Kukacka: EU-weite Kerosin-Abgabe überlegenswert

Ökologischer und verkehrspolitischer Nutzen von steuerfreien Billigflügen soll diskutiert werden

Als sehr überlegenswert bezeichnete heute, Verkehrsstaatssekretär Mag. Helmut Kukacka den Vorschlag von Bundeskanzler Schüssel, zur Entlastung der EU-Nettozahler-Staaten eine eigene Finanzierungsquelle für die Europäische Union zu schaffen. ****

Es mache sowohl verkehrspolitisch als auch ökologischen Sinn, eine mögliche EU-weite Kerosinabgabe einer näheren Untersuchung zu unterziehen. Schließlich wäre auch aus Gründen der Wettbewerbsungerechtigkeit gegenüber anderen Verkehrsträgern nicht einzusehen, warum im Luftverkehr der Treibstoff EU-weit völlig unversteuert sei, also weder Mineralölsteuer noch Mehrwertsteuer eingehoben werde, wie das bei den anderen Verkehrsträgern ganz selbstverständlich der Fall sei. Immerhin liege die Steuerbelastung für Diesel beim PKW und LKW bei rund 57 % (MÖSt und MWSt) und auch die Energie- und Treibstoffkosten im Schienenverkehr würden grundsätzlich einer Besteuerung unterliegen. Allerdings erhalte in Österreich die ÖBB – für ihren Dieselverbrauch im Schienenverkehr -eine Rückvergütung der Mineralölsteuer in Höhe von rund 75 %.

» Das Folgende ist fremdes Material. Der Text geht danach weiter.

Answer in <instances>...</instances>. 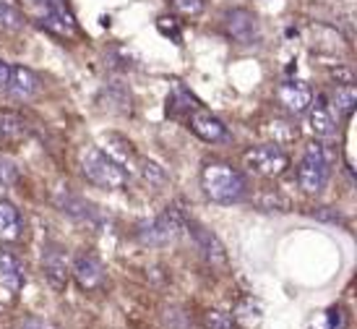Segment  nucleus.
Here are the masks:
<instances>
[{"instance_id": "obj_1", "label": "nucleus", "mask_w": 357, "mask_h": 329, "mask_svg": "<svg viewBox=\"0 0 357 329\" xmlns=\"http://www.w3.org/2000/svg\"><path fill=\"white\" fill-rule=\"evenodd\" d=\"M201 186L208 199L217 204H227V207L245 199V191H248L245 178L227 162H208L201 173Z\"/></svg>"}, {"instance_id": "obj_2", "label": "nucleus", "mask_w": 357, "mask_h": 329, "mask_svg": "<svg viewBox=\"0 0 357 329\" xmlns=\"http://www.w3.org/2000/svg\"><path fill=\"white\" fill-rule=\"evenodd\" d=\"M24 16H31L40 27L58 37H73L76 34V19L63 0H21Z\"/></svg>"}, {"instance_id": "obj_3", "label": "nucleus", "mask_w": 357, "mask_h": 329, "mask_svg": "<svg viewBox=\"0 0 357 329\" xmlns=\"http://www.w3.org/2000/svg\"><path fill=\"white\" fill-rule=\"evenodd\" d=\"M81 173H84L94 186L107 189V191L123 189L126 180H128L123 165H118L107 152L97 149V147H89V149L81 152Z\"/></svg>"}, {"instance_id": "obj_4", "label": "nucleus", "mask_w": 357, "mask_h": 329, "mask_svg": "<svg viewBox=\"0 0 357 329\" xmlns=\"http://www.w3.org/2000/svg\"><path fill=\"white\" fill-rule=\"evenodd\" d=\"M183 228H185V219L180 217V212L167 207L162 214L141 222L136 235H139L144 246H167V243H172L183 233Z\"/></svg>"}, {"instance_id": "obj_5", "label": "nucleus", "mask_w": 357, "mask_h": 329, "mask_svg": "<svg viewBox=\"0 0 357 329\" xmlns=\"http://www.w3.org/2000/svg\"><path fill=\"white\" fill-rule=\"evenodd\" d=\"M328 173H331V168H328V154L324 152L321 144H310L298 168L300 189L305 191V193H321L328 183Z\"/></svg>"}, {"instance_id": "obj_6", "label": "nucleus", "mask_w": 357, "mask_h": 329, "mask_svg": "<svg viewBox=\"0 0 357 329\" xmlns=\"http://www.w3.org/2000/svg\"><path fill=\"white\" fill-rule=\"evenodd\" d=\"M243 162L250 173H256L261 178H279L284 175L289 168V157L279 149V144H261V147H250L243 154Z\"/></svg>"}, {"instance_id": "obj_7", "label": "nucleus", "mask_w": 357, "mask_h": 329, "mask_svg": "<svg viewBox=\"0 0 357 329\" xmlns=\"http://www.w3.org/2000/svg\"><path fill=\"white\" fill-rule=\"evenodd\" d=\"M185 228L190 230V235L196 240L199 251L204 254V259H206L211 267H217V270H227V251L222 246V240H219L208 228H204L201 222H196V219L185 222Z\"/></svg>"}, {"instance_id": "obj_8", "label": "nucleus", "mask_w": 357, "mask_h": 329, "mask_svg": "<svg viewBox=\"0 0 357 329\" xmlns=\"http://www.w3.org/2000/svg\"><path fill=\"white\" fill-rule=\"evenodd\" d=\"M277 100L289 115H303V112H307V108L313 105V89L300 79L282 81L277 89Z\"/></svg>"}, {"instance_id": "obj_9", "label": "nucleus", "mask_w": 357, "mask_h": 329, "mask_svg": "<svg viewBox=\"0 0 357 329\" xmlns=\"http://www.w3.org/2000/svg\"><path fill=\"white\" fill-rule=\"evenodd\" d=\"M225 31L238 45H253L258 40V21L245 8H232L225 13Z\"/></svg>"}, {"instance_id": "obj_10", "label": "nucleus", "mask_w": 357, "mask_h": 329, "mask_svg": "<svg viewBox=\"0 0 357 329\" xmlns=\"http://www.w3.org/2000/svg\"><path fill=\"white\" fill-rule=\"evenodd\" d=\"M188 129L193 131L199 139L208 141V144H219V141L229 139L227 126H225L217 115H211V112L204 108H193L188 112Z\"/></svg>"}, {"instance_id": "obj_11", "label": "nucleus", "mask_w": 357, "mask_h": 329, "mask_svg": "<svg viewBox=\"0 0 357 329\" xmlns=\"http://www.w3.org/2000/svg\"><path fill=\"white\" fill-rule=\"evenodd\" d=\"M42 275L47 279V285L52 290H66L70 279V267L68 256L58 249V246H47L42 254Z\"/></svg>"}, {"instance_id": "obj_12", "label": "nucleus", "mask_w": 357, "mask_h": 329, "mask_svg": "<svg viewBox=\"0 0 357 329\" xmlns=\"http://www.w3.org/2000/svg\"><path fill=\"white\" fill-rule=\"evenodd\" d=\"M70 275L76 277L81 290H100L102 285H105V267H102L100 259H94L89 254L76 256Z\"/></svg>"}, {"instance_id": "obj_13", "label": "nucleus", "mask_w": 357, "mask_h": 329, "mask_svg": "<svg viewBox=\"0 0 357 329\" xmlns=\"http://www.w3.org/2000/svg\"><path fill=\"white\" fill-rule=\"evenodd\" d=\"M6 92H8V97H13V100H21V102L31 100L40 92V76L31 68H24V66H10Z\"/></svg>"}, {"instance_id": "obj_14", "label": "nucleus", "mask_w": 357, "mask_h": 329, "mask_svg": "<svg viewBox=\"0 0 357 329\" xmlns=\"http://www.w3.org/2000/svg\"><path fill=\"white\" fill-rule=\"evenodd\" d=\"M58 204L66 214H70V217L84 222V225H89V228H102V225H105V217H102L100 207H94L91 201L81 199V196H70L68 193V196H60Z\"/></svg>"}, {"instance_id": "obj_15", "label": "nucleus", "mask_w": 357, "mask_h": 329, "mask_svg": "<svg viewBox=\"0 0 357 329\" xmlns=\"http://www.w3.org/2000/svg\"><path fill=\"white\" fill-rule=\"evenodd\" d=\"M232 321L238 329H258L264 321V306L256 298H240L232 309Z\"/></svg>"}, {"instance_id": "obj_16", "label": "nucleus", "mask_w": 357, "mask_h": 329, "mask_svg": "<svg viewBox=\"0 0 357 329\" xmlns=\"http://www.w3.org/2000/svg\"><path fill=\"white\" fill-rule=\"evenodd\" d=\"M0 282H3V288H8L10 293H19L24 288V267H21V261L10 254V251H0Z\"/></svg>"}, {"instance_id": "obj_17", "label": "nucleus", "mask_w": 357, "mask_h": 329, "mask_svg": "<svg viewBox=\"0 0 357 329\" xmlns=\"http://www.w3.org/2000/svg\"><path fill=\"white\" fill-rule=\"evenodd\" d=\"M26 133H29V126L19 112H10V110L0 112V141L3 144H19L26 139Z\"/></svg>"}, {"instance_id": "obj_18", "label": "nucleus", "mask_w": 357, "mask_h": 329, "mask_svg": "<svg viewBox=\"0 0 357 329\" xmlns=\"http://www.w3.org/2000/svg\"><path fill=\"white\" fill-rule=\"evenodd\" d=\"M307 110H310V131H313L316 136H321V139L334 136L337 126H334V115H331V110H328L326 102L318 97L316 105H310Z\"/></svg>"}, {"instance_id": "obj_19", "label": "nucleus", "mask_w": 357, "mask_h": 329, "mask_svg": "<svg viewBox=\"0 0 357 329\" xmlns=\"http://www.w3.org/2000/svg\"><path fill=\"white\" fill-rule=\"evenodd\" d=\"M21 214L10 201L0 199V240H19Z\"/></svg>"}, {"instance_id": "obj_20", "label": "nucleus", "mask_w": 357, "mask_h": 329, "mask_svg": "<svg viewBox=\"0 0 357 329\" xmlns=\"http://www.w3.org/2000/svg\"><path fill=\"white\" fill-rule=\"evenodd\" d=\"M331 108L337 110L342 118H349L357 108L355 84H337V89L331 92Z\"/></svg>"}, {"instance_id": "obj_21", "label": "nucleus", "mask_w": 357, "mask_h": 329, "mask_svg": "<svg viewBox=\"0 0 357 329\" xmlns=\"http://www.w3.org/2000/svg\"><path fill=\"white\" fill-rule=\"evenodd\" d=\"M105 144H107V154L115 162H118V165L133 160V149H130V141H126L123 136H118V133H107V136H105Z\"/></svg>"}, {"instance_id": "obj_22", "label": "nucleus", "mask_w": 357, "mask_h": 329, "mask_svg": "<svg viewBox=\"0 0 357 329\" xmlns=\"http://www.w3.org/2000/svg\"><path fill=\"white\" fill-rule=\"evenodd\" d=\"M0 27L8 31H21L24 27H26V16H24L16 6H10V3H3V0H0Z\"/></svg>"}, {"instance_id": "obj_23", "label": "nucleus", "mask_w": 357, "mask_h": 329, "mask_svg": "<svg viewBox=\"0 0 357 329\" xmlns=\"http://www.w3.org/2000/svg\"><path fill=\"white\" fill-rule=\"evenodd\" d=\"M256 207L264 212H287L289 201L287 196H282L279 191H264L256 196Z\"/></svg>"}, {"instance_id": "obj_24", "label": "nucleus", "mask_w": 357, "mask_h": 329, "mask_svg": "<svg viewBox=\"0 0 357 329\" xmlns=\"http://www.w3.org/2000/svg\"><path fill=\"white\" fill-rule=\"evenodd\" d=\"M204 327L206 329H238L235 327V321H232V316L219 309H208L206 314H204Z\"/></svg>"}, {"instance_id": "obj_25", "label": "nucleus", "mask_w": 357, "mask_h": 329, "mask_svg": "<svg viewBox=\"0 0 357 329\" xmlns=\"http://www.w3.org/2000/svg\"><path fill=\"white\" fill-rule=\"evenodd\" d=\"M342 327H344L342 309H328L326 314L318 316V321H313V329H342Z\"/></svg>"}, {"instance_id": "obj_26", "label": "nucleus", "mask_w": 357, "mask_h": 329, "mask_svg": "<svg viewBox=\"0 0 357 329\" xmlns=\"http://www.w3.org/2000/svg\"><path fill=\"white\" fill-rule=\"evenodd\" d=\"M204 0H172V8L178 10L180 16H185V19H196L204 13Z\"/></svg>"}, {"instance_id": "obj_27", "label": "nucleus", "mask_w": 357, "mask_h": 329, "mask_svg": "<svg viewBox=\"0 0 357 329\" xmlns=\"http://www.w3.org/2000/svg\"><path fill=\"white\" fill-rule=\"evenodd\" d=\"M190 94H185V89H175V94L167 100V110L172 112V115H178V110H183V112H190V110L196 108V105H190Z\"/></svg>"}, {"instance_id": "obj_28", "label": "nucleus", "mask_w": 357, "mask_h": 329, "mask_svg": "<svg viewBox=\"0 0 357 329\" xmlns=\"http://www.w3.org/2000/svg\"><path fill=\"white\" fill-rule=\"evenodd\" d=\"M141 178L146 180L149 186H162L167 180V175H165V170L159 168L157 162H144L141 165Z\"/></svg>"}, {"instance_id": "obj_29", "label": "nucleus", "mask_w": 357, "mask_h": 329, "mask_svg": "<svg viewBox=\"0 0 357 329\" xmlns=\"http://www.w3.org/2000/svg\"><path fill=\"white\" fill-rule=\"evenodd\" d=\"M19 180V168L8 160V157H0V183L8 189Z\"/></svg>"}, {"instance_id": "obj_30", "label": "nucleus", "mask_w": 357, "mask_h": 329, "mask_svg": "<svg viewBox=\"0 0 357 329\" xmlns=\"http://www.w3.org/2000/svg\"><path fill=\"white\" fill-rule=\"evenodd\" d=\"M157 29L162 31V34L172 37L175 42L180 40V27H178V21L172 19V16H159V19H157Z\"/></svg>"}, {"instance_id": "obj_31", "label": "nucleus", "mask_w": 357, "mask_h": 329, "mask_svg": "<svg viewBox=\"0 0 357 329\" xmlns=\"http://www.w3.org/2000/svg\"><path fill=\"white\" fill-rule=\"evenodd\" d=\"M21 329H58V327H52L50 321H45V319H34V316H29V319H24L19 324Z\"/></svg>"}, {"instance_id": "obj_32", "label": "nucleus", "mask_w": 357, "mask_h": 329, "mask_svg": "<svg viewBox=\"0 0 357 329\" xmlns=\"http://www.w3.org/2000/svg\"><path fill=\"white\" fill-rule=\"evenodd\" d=\"M8 76H10V66L6 60H0V92L6 89V84H8Z\"/></svg>"}, {"instance_id": "obj_33", "label": "nucleus", "mask_w": 357, "mask_h": 329, "mask_svg": "<svg viewBox=\"0 0 357 329\" xmlns=\"http://www.w3.org/2000/svg\"><path fill=\"white\" fill-rule=\"evenodd\" d=\"M3 191H6V186H3V183H0V193H3Z\"/></svg>"}]
</instances>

Die finanzielle Belastung durch eine derartige EU-Kerosin Abgabe werde für die Airlines und ihre Flugkunden solange vertretbar sein, als Billigflüge innerhalb von Europa, etwa von Wien nach London (rund 25 €), oder von Wien nach Rom (29 €), zu derartigen niedrigen Preisen möglich sind, die bereits die Bahntarife oder selbst die PKW Fahrten zu diesen Destinationen unterbieten. Selbstverständlich müsse bei einer derartigen EU-Abgabe darauf geachtet werden, dass im internationalen Flugverkehr kein Standortnachteil für europäische Linien entstehe. Deshalb könnten Flüge innerhalb Europas voll besteuert und jene die von außerhalb kommen oder dorthin führen, zu geringeren Prozentsatz besteuert werden, erklärte Kukacka. Geht man von einem Steuersatz aus, der dem heutigen (österreichischen) Mineralölsteuersatz entspricht, also von 0,30 Euro pro Liter und einen EU Gesamtverbrauch von rund 40 Mio. Tonnen Kerosin, ergäben sich Einnahmen von rund 12 Mrd. Euro, das sind rund 12 % des derzeitigen EU Haushaltes.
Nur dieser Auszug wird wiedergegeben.